Texto fornecido:
A estratégia de empresas limitadas que, para fugir do Imposto de Renda
(IR), transformavam-se em sociedades anônimas e, assim, evitavam o
recolhimento do tributo sobre investimentos recebidos - contabilmente
registrados como ágio - pode cair em desuso. Em um precedente da 1ª
Seção de julgamento do Conselho Administrativo de Recursos Fiscais
(Carf)) - órgão que analisa os recursos de contribuintes contra
autuações do Fisco - os conselheiros entenderam que as limitadas possuem
o mesmo direito das companhias abertas, que hoje já não pagam o IR
sobre essas operações.
O caso julgado é de uma empresa de automação de Campinas (SP), que
deixou de pagar o imposto sobre R$ 80 milhões de reserva de ágio.
O ágio é a diferença entre o valor que um comprador de um título paga
e o valor nominal do papel. É comum que essa diferença seja equivalente
à expectativa de rentabilidade futura da empresa. De acordo com o
voto vencedor do conselheiro Guilherme Adolfo dos Santos Mendes, a
reserva de ágio não deve transitar pelas contas de resultado da empresa
e, consequentemente, não deve compor o lucro comercial, que é a base de
cálculo do IR. "Reforça ainda mais esse meu entendimento ao verificarmos
que a Lei das SA disciplina minuciosamente os itens que devem compor a
apuração do resultado do exercício sem qualquer menção ao ágio",
declarou. "Desse modo, o ágio na aquisição de cotas de capital das
sociedades de responsabilidade limitada devem ter o mesmo tratamento."
Segundo o conselheiro, para que o ágio integrasse o lucro seria
necessário que a lei do IR estipulasse isso expressamente.
Em março de 1999, a empresa paulista aumentou seu capital, sendo R$
80 milhões a título de reserva de ágio. A empresa aplicou o regulamento
do IR e o Decreto nº 3.708, de 1919, para não pagar o tributo sobre o
montante. O regulamento do IR determina que as importâncias creditadas
como reserva de capital a título de ágio, na emissão de ações, não são
computadas na determinação do lucro real. Já o decreto impõe que quanto
às sociedades por quotas, de responsabilidade limitada, serão observadas
as disposições da Lei das Sociedades Anônimas no que não for regulado
no estatuto social.
Ao discordar desse entendimento, a Receita Federal autuou a empresa.
Argumentou que, por se tratar de uma empresa limitada, deveria ser
recolhido IR sobre o ágio. "Se a limitada emite cotas subscritas e há
ágio, defendemos que esse valor deve ser incluído na base de cálculo do
IR e da CSLL em razão do que diz o regulamento do IR, que só fala em
valores mobiliários, ou seja, empresas de capital aberto", diz o
procurador-chefe da Fazenda Nacional no Carf, Paulo Riscado. A PGFN
estuda a possibilidade de recorrer.

Registros extraídos:
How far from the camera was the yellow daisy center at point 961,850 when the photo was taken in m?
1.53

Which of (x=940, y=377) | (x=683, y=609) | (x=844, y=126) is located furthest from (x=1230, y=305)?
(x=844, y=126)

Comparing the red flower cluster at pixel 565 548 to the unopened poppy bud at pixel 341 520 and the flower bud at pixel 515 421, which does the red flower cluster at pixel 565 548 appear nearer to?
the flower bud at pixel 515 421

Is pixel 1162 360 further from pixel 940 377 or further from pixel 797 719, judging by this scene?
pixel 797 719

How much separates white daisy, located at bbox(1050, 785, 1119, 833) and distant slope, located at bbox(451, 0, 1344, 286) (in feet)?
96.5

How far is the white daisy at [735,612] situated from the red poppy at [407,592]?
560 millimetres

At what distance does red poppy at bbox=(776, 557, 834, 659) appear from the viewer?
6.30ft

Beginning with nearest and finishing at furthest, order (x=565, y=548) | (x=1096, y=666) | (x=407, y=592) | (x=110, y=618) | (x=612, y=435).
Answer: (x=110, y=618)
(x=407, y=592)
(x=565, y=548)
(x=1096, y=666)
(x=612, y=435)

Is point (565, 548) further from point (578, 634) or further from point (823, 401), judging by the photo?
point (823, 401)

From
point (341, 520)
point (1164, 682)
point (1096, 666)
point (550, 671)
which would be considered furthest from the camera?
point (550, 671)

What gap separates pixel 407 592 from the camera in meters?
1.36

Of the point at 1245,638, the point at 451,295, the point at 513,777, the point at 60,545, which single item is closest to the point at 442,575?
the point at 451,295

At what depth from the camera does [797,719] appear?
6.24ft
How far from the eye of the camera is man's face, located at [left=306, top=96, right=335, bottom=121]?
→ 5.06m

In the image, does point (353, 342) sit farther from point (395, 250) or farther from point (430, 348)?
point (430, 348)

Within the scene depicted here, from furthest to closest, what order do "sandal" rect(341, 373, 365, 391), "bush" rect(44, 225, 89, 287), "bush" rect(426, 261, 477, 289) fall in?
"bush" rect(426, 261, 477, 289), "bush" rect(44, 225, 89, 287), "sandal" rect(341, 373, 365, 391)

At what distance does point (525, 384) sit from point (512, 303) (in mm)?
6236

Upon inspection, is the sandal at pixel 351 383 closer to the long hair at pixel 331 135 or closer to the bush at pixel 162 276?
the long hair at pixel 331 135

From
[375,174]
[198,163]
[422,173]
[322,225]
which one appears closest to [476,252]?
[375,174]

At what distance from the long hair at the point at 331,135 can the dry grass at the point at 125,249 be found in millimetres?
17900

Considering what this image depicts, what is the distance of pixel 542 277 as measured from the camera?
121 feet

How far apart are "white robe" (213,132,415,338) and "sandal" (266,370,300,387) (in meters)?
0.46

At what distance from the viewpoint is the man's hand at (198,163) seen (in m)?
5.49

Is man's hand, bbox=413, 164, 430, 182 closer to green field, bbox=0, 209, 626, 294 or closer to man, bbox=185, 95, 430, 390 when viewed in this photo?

Enunciado da tarefa: Transcreva sem alterações, do texto sobre a tributação do ágio, o trecho que vai de "Em março de" até "autuou a empresa.".

Resposta da tarefa:
Em março de 1999, a empresa paulista aumentou seu capital, sendo R$
80 milhões a título de reserva de ágio. A empresa aplicou o regulamento
do IR e o Decreto nº 3.708, de 1919, para não pagar o tributo sobre o
montante. O regulamento do IR determina que as importâncias creditadas
como reserva de capital a título de ágio, na emissão de ações, não são
computadas na determinação do lucro real. Já o decreto impõe que quanto
às sociedades por quotas, de responsabilidade limitada, serão observadas
as disposições da Lei das Sociedades Anônimas no que não for regulado
no estatuto social.
Ao discordar desse entendimento, a Receita Federal autuou a empresa.